Parte nei tempi previsti, a Cagliari, la campagna di vaccinazione antinfluenzale per la stagione 2020-2021: sono state infatti consegnate in questi giorni, alla Assl di Cagliari, 75.800 dosi del vaccino antinfluenzale (pari alla metà del fabbisogno per l'intera stagione), con le quali sono stati già riforniti gli ospedali del territorio, le Rsa, le case di cura e poliambulatori che ne hanno fatto richiesta. Inoltre, dalla scorsa settimana sono state già consegnate 50mila dosi a 305 medici di famiglia e a diversi pediatri di libera scelta. CHI DEVE VACCINARSI? - Il vaccino - spiegano dalla Assl di Cagliari - è destinato alla popolazione anziana e a tutti gli individui affetti da gravi patologie, compresi i bambini, al personale sanitario alle donne in gravidanza (in qualsiasi periodo della gestazione), agli addetti ai servizi pubblici di primario interesse collettivo quali forze di pubblica sicurezza, Vigili del Fuoco, addetti ai servizi di trasporto pubblico, personale scolastico docente e non docente di ogni ordine e grado, veterinari, allevatori addetti alla macellazione e trasporto delle carni.

PERCHE' VACCINARSI? - "Quest'anno vaccinarsi è ancora più importante - spiega Gabriele Mereu, responsabile Vaccinoprofilassi della ASSL di Cagliari - allo scopo di non aggravare ulteriormente il peso sul nostro sisitema sanitario con ulteriori ricoveri e decessi in aggiunta a quelli causati dal nuovo coronavirus". "Altri fattori favorevoli alla vaccinazione - spiega sempre Mereu - sono quelli legati alla più agevole diagnosi di Covid-19, a causa della similitudine dei sintomi, oltre che per il rafforzamento del nostro sistema immunitario capace così di aiutarci a combattere meglio, attraverso quel meccanismo chiamato di 'immunità agnostica', anche contro altri microrganismi, e tra questi il nuovo coronavirus".

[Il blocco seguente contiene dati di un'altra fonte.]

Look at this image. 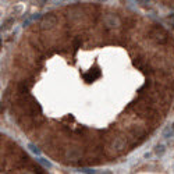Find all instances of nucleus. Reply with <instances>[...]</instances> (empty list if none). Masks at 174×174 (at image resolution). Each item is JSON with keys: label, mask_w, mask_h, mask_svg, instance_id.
I'll list each match as a JSON object with an SVG mask.
<instances>
[{"label": "nucleus", "mask_w": 174, "mask_h": 174, "mask_svg": "<svg viewBox=\"0 0 174 174\" xmlns=\"http://www.w3.org/2000/svg\"><path fill=\"white\" fill-rule=\"evenodd\" d=\"M155 153H156L157 156H163V155L166 153V146H164L163 144H157L156 146H155Z\"/></svg>", "instance_id": "f257e3e1"}, {"label": "nucleus", "mask_w": 174, "mask_h": 174, "mask_svg": "<svg viewBox=\"0 0 174 174\" xmlns=\"http://www.w3.org/2000/svg\"><path fill=\"white\" fill-rule=\"evenodd\" d=\"M173 137H174V124L171 127H167L163 131V138H173Z\"/></svg>", "instance_id": "f03ea898"}]
</instances>
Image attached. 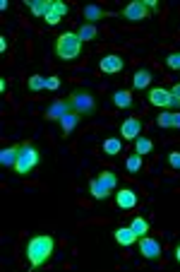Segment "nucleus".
Masks as SVG:
<instances>
[{
	"mask_svg": "<svg viewBox=\"0 0 180 272\" xmlns=\"http://www.w3.org/2000/svg\"><path fill=\"white\" fill-rule=\"evenodd\" d=\"M39 159H41L39 150L34 147L32 142H24V145L20 147V157H17V164H15V171H17V176L32 174L34 169H36V164H39Z\"/></svg>",
	"mask_w": 180,
	"mask_h": 272,
	"instance_id": "nucleus-3",
	"label": "nucleus"
},
{
	"mask_svg": "<svg viewBox=\"0 0 180 272\" xmlns=\"http://www.w3.org/2000/svg\"><path fill=\"white\" fill-rule=\"evenodd\" d=\"M168 164H170V169H180V152H170Z\"/></svg>",
	"mask_w": 180,
	"mask_h": 272,
	"instance_id": "nucleus-33",
	"label": "nucleus"
},
{
	"mask_svg": "<svg viewBox=\"0 0 180 272\" xmlns=\"http://www.w3.org/2000/svg\"><path fill=\"white\" fill-rule=\"evenodd\" d=\"M166 65H168L170 70H180V51L178 53H170L168 58H166Z\"/></svg>",
	"mask_w": 180,
	"mask_h": 272,
	"instance_id": "nucleus-29",
	"label": "nucleus"
},
{
	"mask_svg": "<svg viewBox=\"0 0 180 272\" xmlns=\"http://www.w3.org/2000/svg\"><path fill=\"white\" fill-rule=\"evenodd\" d=\"M113 239H116L123 248H130V246L137 241V234H135L130 227H118L116 231H113Z\"/></svg>",
	"mask_w": 180,
	"mask_h": 272,
	"instance_id": "nucleus-11",
	"label": "nucleus"
},
{
	"mask_svg": "<svg viewBox=\"0 0 180 272\" xmlns=\"http://www.w3.org/2000/svg\"><path fill=\"white\" fill-rule=\"evenodd\" d=\"M60 20H63V17H58V15H55V12H48V15H46V17H43V22L48 24V27H55V24L60 22Z\"/></svg>",
	"mask_w": 180,
	"mask_h": 272,
	"instance_id": "nucleus-32",
	"label": "nucleus"
},
{
	"mask_svg": "<svg viewBox=\"0 0 180 272\" xmlns=\"http://www.w3.org/2000/svg\"><path fill=\"white\" fill-rule=\"evenodd\" d=\"M151 150H154V142L149 140V138H137V140H135V152H137V154L147 157Z\"/></svg>",
	"mask_w": 180,
	"mask_h": 272,
	"instance_id": "nucleus-23",
	"label": "nucleus"
},
{
	"mask_svg": "<svg viewBox=\"0 0 180 272\" xmlns=\"http://www.w3.org/2000/svg\"><path fill=\"white\" fill-rule=\"evenodd\" d=\"M149 85H151V73H149L147 67H142V70H137L132 75V87L135 89H147Z\"/></svg>",
	"mask_w": 180,
	"mask_h": 272,
	"instance_id": "nucleus-17",
	"label": "nucleus"
},
{
	"mask_svg": "<svg viewBox=\"0 0 180 272\" xmlns=\"http://www.w3.org/2000/svg\"><path fill=\"white\" fill-rule=\"evenodd\" d=\"M55 55H58V60H63V63H70L74 60L77 55L82 53V41H79V36L77 32H65L58 36V41L53 46Z\"/></svg>",
	"mask_w": 180,
	"mask_h": 272,
	"instance_id": "nucleus-2",
	"label": "nucleus"
},
{
	"mask_svg": "<svg viewBox=\"0 0 180 272\" xmlns=\"http://www.w3.org/2000/svg\"><path fill=\"white\" fill-rule=\"evenodd\" d=\"M151 12L147 10V5H144V0H132V3H127L123 12H120V17L125 20V22H142V20H147Z\"/></svg>",
	"mask_w": 180,
	"mask_h": 272,
	"instance_id": "nucleus-5",
	"label": "nucleus"
},
{
	"mask_svg": "<svg viewBox=\"0 0 180 272\" xmlns=\"http://www.w3.org/2000/svg\"><path fill=\"white\" fill-rule=\"evenodd\" d=\"M149 101L154 104V106H159V109H170V104H173V94H170V89L166 87H154L149 92Z\"/></svg>",
	"mask_w": 180,
	"mask_h": 272,
	"instance_id": "nucleus-8",
	"label": "nucleus"
},
{
	"mask_svg": "<svg viewBox=\"0 0 180 272\" xmlns=\"http://www.w3.org/2000/svg\"><path fill=\"white\" fill-rule=\"evenodd\" d=\"M8 51V36H0V53Z\"/></svg>",
	"mask_w": 180,
	"mask_h": 272,
	"instance_id": "nucleus-35",
	"label": "nucleus"
},
{
	"mask_svg": "<svg viewBox=\"0 0 180 272\" xmlns=\"http://www.w3.org/2000/svg\"><path fill=\"white\" fill-rule=\"evenodd\" d=\"M173 258H175V262H180V241L175 243V248H173Z\"/></svg>",
	"mask_w": 180,
	"mask_h": 272,
	"instance_id": "nucleus-36",
	"label": "nucleus"
},
{
	"mask_svg": "<svg viewBox=\"0 0 180 272\" xmlns=\"http://www.w3.org/2000/svg\"><path fill=\"white\" fill-rule=\"evenodd\" d=\"M20 147L22 145H12V147H5V150H0V164L5 166V169H15V164H17V157H20Z\"/></svg>",
	"mask_w": 180,
	"mask_h": 272,
	"instance_id": "nucleus-13",
	"label": "nucleus"
},
{
	"mask_svg": "<svg viewBox=\"0 0 180 272\" xmlns=\"http://www.w3.org/2000/svg\"><path fill=\"white\" fill-rule=\"evenodd\" d=\"M51 12H55L58 17H67L70 8H67V3H63V0H51Z\"/></svg>",
	"mask_w": 180,
	"mask_h": 272,
	"instance_id": "nucleus-27",
	"label": "nucleus"
},
{
	"mask_svg": "<svg viewBox=\"0 0 180 272\" xmlns=\"http://www.w3.org/2000/svg\"><path fill=\"white\" fill-rule=\"evenodd\" d=\"M58 87H60V77H55V75L46 77V89H51V92H55Z\"/></svg>",
	"mask_w": 180,
	"mask_h": 272,
	"instance_id": "nucleus-31",
	"label": "nucleus"
},
{
	"mask_svg": "<svg viewBox=\"0 0 180 272\" xmlns=\"http://www.w3.org/2000/svg\"><path fill=\"white\" fill-rule=\"evenodd\" d=\"M8 8H10V3H8V0H0V10L5 12V10H8Z\"/></svg>",
	"mask_w": 180,
	"mask_h": 272,
	"instance_id": "nucleus-38",
	"label": "nucleus"
},
{
	"mask_svg": "<svg viewBox=\"0 0 180 272\" xmlns=\"http://www.w3.org/2000/svg\"><path fill=\"white\" fill-rule=\"evenodd\" d=\"M139 253L147 260H156L161 255V243L156 239H151V236H139Z\"/></svg>",
	"mask_w": 180,
	"mask_h": 272,
	"instance_id": "nucleus-7",
	"label": "nucleus"
},
{
	"mask_svg": "<svg viewBox=\"0 0 180 272\" xmlns=\"http://www.w3.org/2000/svg\"><path fill=\"white\" fill-rule=\"evenodd\" d=\"M101 183L106 185V188H111V190H116V185H118V176L113 174V171H101V174L96 176Z\"/></svg>",
	"mask_w": 180,
	"mask_h": 272,
	"instance_id": "nucleus-25",
	"label": "nucleus"
},
{
	"mask_svg": "<svg viewBox=\"0 0 180 272\" xmlns=\"http://www.w3.org/2000/svg\"><path fill=\"white\" fill-rule=\"evenodd\" d=\"M24 253H27V260H29V267L36 270L53 258L55 253V239L48 236V234H34L32 239L27 241L24 246Z\"/></svg>",
	"mask_w": 180,
	"mask_h": 272,
	"instance_id": "nucleus-1",
	"label": "nucleus"
},
{
	"mask_svg": "<svg viewBox=\"0 0 180 272\" xmlns=\"http://www.w3.org/2000/svg\"><path fill=\"white\" fill-rule=\"evenodd\" d=\"M0 92H3V94L8 92V82H5V80H0Z\"/></svg>",
	"mask_w": 180,
	"mask_h": 272,
	"instance_id": "nucleus-39",
	"label": "nucleus"
},
{
	"mask_svg": "<svg viewBox=\"0 0 180 272\" xmlns=\"http://www.w3.org/2000/svg\"><path fill=\"white\" fill-rule=\"evenodd\" d=\"M27 87H29V92H41V89H46V77L32 75L29 80H27Z\"/></svg>",
	"mask_w": 180,
	"mask_h": 272,
	"instance_id": "nucleus-26",
	"label": "nucleus"
},
{
	"mask_svg": "<svg viewBox=\"0 0 180 272\" xmlns=\"http://www.w3.org/2000/svg\"><path fill=\"white\" fill-rule=\"evenodd\" d=\"M120 150H123V140L120 138H106L104 140V154L116 157V154H120Z\"/></svg>",
	"mask_w": 180,
	"mask_h": 272,
	"instance_id": "nucleus-21",
	"label": "nucleus"
},
{
	"mask_svg": "<svg viewBox=\"0 0 180 272\" xmlns=\"http://www.w3.org/2000/svg\"><path fill=\"white\" fill-rule=\"evenodd\" d=\"M72 106H70V101H53L48 109H46V118H53V120H60L65 113H70Z\"/></svg>",
	"mask_w": 180,
	"mask_h": 272,
	"instance_id": "nucleus-12",
	"label": "nucleus"
},
{
	"mask_svg": "<svg viewBox=\"0 0 180 272\" xmlns=\"http://www.w3.org/2000/svg\"><path fill=\"white\" fill-rule=\"evenodd\" d=\"M113 104H116L118 109H130L132 106V94L127 89H118L116 94H113Z\"/></svg>",
	"mask_w": 180,
	"mask_h": 272,
	"instance_id": "nucleus-20",
	"label": "nucleus"
},
{
	"mask_svg": "<svg viewBox=\"0 0 180 272\" xmlns=\"http://www.w3.org/2000/svg\"><path fill=\"white\" fill-rule=\"evenodd\" d=\"M108 12H104L99 5H94V3H89V5H84V20L89 24H94V22H99V20H104Z\"/></svg>",
	"mask_w": 180,
	"mask_h": 272,
	"instance_id": "nucleus-18",
	"label": "nucleus"
},
{
	"mask_svg": "<svg viewBox=\"0 0 180 272\" xmlns=\"http://www.w3.org/2000/svg\"><path fill=\"white\" fill-rule=\"evenodd\" d=\"M173 128H180V113H173Z\"/></svg>",
	"mask_w": 180,
	"mask_h": 272,
	"instance_id": "nucleus-37",
	"label": "nucleus"
},
{
	"mask_svg": "<svg viewBox=\"0 0 180 272\" xmlns=\"http://www.w3.org/2000/svg\"><path fill=\"white\" fill-rule=\"evenodd\" d=\"M144 5H147L149 12H156V8H159V3H156V0H144Z\"/></svg>",
	"mask_w": 180,
	"mask_h": 272,
	"instance_id": "nucleus-34",
	"label": "nucleus"
},
{
	"mask_svg": "<svg viewBox=\"0 0 180 272\" xmlns=\"http://www.w3.org/2000/svg\"><path fill=\"white\" fill-rule=\"evenodd\" d=\"M170 94H173V104H170V109H180V82L170 87Z\"/></svg>",
	"mask_w": 180,
	"mask_h": 272,
	"instance_id": "nucleus-30",
	"label": "nucleus"
},
{
	"mask_svg": "<svg viewBox=\"0 0 180 272\" xmlns=\"http://www.w3.org/2000/svg\"><path fill=\"white\" fill-rule=\"evenodd\" d=\"M67 101H70L74 113H79V116H92L96 111V99L89 92H84V89H74Z\"/></svg>",
	"mask_w": 180,
	"mask_h": 272,
	"instance_id": "nucleus-4",
	"label": "nucleus"
},
{
	"mask_svg": "<svg viewBox=\"0 0 180 272\" xmlns=\"http://www.w3.org/2000/svg\"><path fill=\"white\" fill-rule=\"evenodd\" d=\"M79 118H82V116H79V113H74V111H70V113H65L63 118L58 120V123H60V130H63L65 135H70V132H72L74 128L79 125Z\"/></svg>",
	"mask_w": 180,
	"mask_h": 272,
	"instance_id": "nucleus-15",
	"label": "nucleus"
},
{
	"mask_svg": "<svg viewBox=\"0 0 180 272\" xmlns=\"http://www.w3.org/2000/svg\"><path fill=\"white\" fill-rule=\"evenodd\" d=\"M142 135V120L139 118H125L120 125V138L123 140H137Z\"/></svg>",
	"mask_w": 180,
	"mask_h": 272,
	"instance_id": "nucleus-9",
	"label": "nucleus"
},
{
	"mask_svg": "<svg viewBox=\"0 0 180 272\" xmlns=\"http://www.w3.org/2000/svg\"><path fill=\"white\" fill-rule=\"evenodd\" d=\"M99 67H101V73L104 75H116V73H123L125 70V58L118 53H108L101 58V63H99Z\"/></svg>",
	"mask_w": 180,
	"mask_h": 272,
	"instance_id": "nucleus-6",
	"label": "nucleus"
},
{
	"mask_svg": "<svg viewBox=\"0 0 180 272\" xmlns=\"http://www.w3.org/2000/svg\"><path fill=\"white\" fill-rule=\"evenodd\" d=\"M111 193H113V190L106 188L99 178H92V181H89V195L94 197V200H106V197H111Z\"/></svg>",
	"mask_w": 180,
	"mask_h": 272,
	"instance_id": "nucleus-14",
	"label": "nucleus"
},
{
	"mask_svg": "<svg viewBox=\"0 0 180 272\" xmlns=\"http://www.w3.org/2000/svg\"><path fill=\"white\" fill-rule=\"evenodd\" d=\"M27 8H29L34 17H46L51 12V0H29Z\"/></svg>",
	"mask_w": 180,
	"mask_h": 272,
	"instance_id": "nucleus-16",
	"label": "nucleus"
},
{
	"mask_svg": "<svg viewBox=\"0 0 180 272\" xmlns=\"http://www.w3.org/2000/svg\"><path fill=\"white\" fill-rule=\"evenodd\" d=\"M130 229L137 234V239H139V236H147V234H149V222L144 217H135L132 222H130Z\"/></svg>",
	"mask_w": 180,
	"mask_h": 272,
	"instance_id": "nucleus-22",
	"label": "nucleus"
},
{
	"mask_svg": "<svg viewBox=\"0 0 180 272\" xmlns=\"http://www.w3.org/2000/svg\"><path fill=\"white\" fill-rule=\"evenodd\" d=\"M116 205L120 210H132V207H137V193L132 190V188H120L116 193Z\"/></svg>",
	"mask_w": 180,
	"mask_h": 272,
	"instance_id": "nucleus-10",
	"label": "nucleus"
},
{
	"mask_svg": "<svg viewBox=\"0 0 180 272\" xmlns=\"http://www.w3.org/2000/svg\"><path fill=\"white\" fill-rule=\"evenodd\" d=\"M77 36H79V41H82V44H84V41H94L96 36H99V29H96V24L84 22L79 29H77Z\"/></svg>",
	"mask_w": 180,
	"mask_h": 272,
	"instance_id": "nucleus-19",
	"label": "nucleus"
},
{
	"mask_svg": "<svg viewBox=\"0 0 180 272\" xmlns=\"http://www.w3.org/2000/svg\"><path fill=\"white\" fill-rule=\"evenodd\" d=\"M156 125L159 128H173V113L170 111H161L156 116Z\"/></svg>",
	"mask_w": 180,
	"mask_h": 272,
	"instance_id": "nucleus-28",
	"label": "nucleus"
},
{
	"mask_svg": "<svg viewBox=\"0 0 180 272\" xmlns=\"http://www.w3.org/2000/svg\"><path fill=\"white\" fill-rule=\"evenodd\" d=\"M125 169L127 171H130V174H137L139 169H142V154H130V157H127L125 159Z\"/></svg>",
	"mask_w": 180,
	"mask_h": 272,
	"instance_id": "nucleus-24",
	"label": "nucleus"
}]
</instances>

QUANDO VACCINARSI? - Il periodo migliore per vaccinarsi, spiegano ancora alla Assl, è quello compreso tra i mesi di ottobre e novembre, ma la campagna di vaccinazione proseguirà sino ai primi mesi del 2021 in ottemperanza alle evidenze scientifiche che consigliano di vaccinare sempre e comunque anche in fase di picco epidemico. I vaccini per la stagione 2020-2021, quadrivalenti, proteggeranno contro tutti e quattro i sierotipi e quest'anno rispetto all'anno precedente si registrano variazioni nel sierotipo AH1N1 (Guangdong/Maonan), nel sierotipo AH3N2 (Hong Kong) e nel sierotipo B lineage Victoria (Washington), mentre il quarto sierotipo B, lineage Yagamata, sarà lo stesso dell'anno precedente (Phuket). Per questo motivo, precisano ancora dalla Assl, i vaccinati la scorsa stagione non sono protetti quest'anno contro i nuovi sierotipi circolanti.

DOVE VACCINARSI? - La modalità ottimale per praticare la vaccinazione è quella di effettuarla presso lo studio del proprio medico di famiglia attraverso prenotazione e nel rispetto di tutte le misure di profilassi Covid-19 come avviene in tutte le strutture sanitarie.